» What is asked:
Continue the chocolate shop's announcement of its new products below, starting right after its last sentence.

» Source passage:
I’ve been busy working away in the kitchen this summer, scheming, devising and developing a clutch of new products. I am proud to introduce you to them:

Lucky Fortune Cats
These came to me in a dream. No, really. And then I woke up and decided that I needed to make them a reality. They are so much fun I just couldn’t resist!
These lucky cats are painted by hand, and cast in smooth dark or white chocolate. Hidden inside each cat is a fortune printed on edible paper for you to discover. Available here in dark and here in white.

Matcha Bar

Matcha, or powdered green tea leaves, has been drunk in Japan for almost 1000 years and was originally created by Buddhist monks. It is known as the rarest and finest of all the Japanese green teas and is full of antioxidants. We have carefully blended a premium grade matcha from Kyoto with creamy white chocolate to produce a 50g matcha chocolate bar – bright green in colour but entirely natural, from the matcha. The fresh earthiness of the matcha cuts through the sweetness of the white chocolate, giving you a refreshing treat. Available from our shop here.

» Dataset excerpt:
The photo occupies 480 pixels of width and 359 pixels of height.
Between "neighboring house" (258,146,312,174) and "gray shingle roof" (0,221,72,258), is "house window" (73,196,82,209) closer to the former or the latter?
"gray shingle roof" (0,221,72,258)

» Written response:
Passionfruit Caramels
Some of you may know that I have a penchant for that heavenly marriage of passionfruit and caramel. The tangy and the sweet all loved up in one delicious morsel. Now available is a new incarnation of this pairing in the form of a soft caramel. It is slightly chewy, but melts away on your tongue. The fresh passionfruit puree gives it a slight tang and exotic flavour, balanced by the rich butteriness. I can never get enough of these and I’m always left wanting just another taste. Available here. Let us know if there are other caramel flavours we should try – leave a comment below and we’ll send you a sample if we try your idea. Mango? Cinnamon? Raspberry? Cardamom? Ginger?

All these new products are now available on our online shop. I’m always open to new ideas so let me know if there is something else you’d like us to try! Thanks once again to the talented Macnifique for the gorgeous photos.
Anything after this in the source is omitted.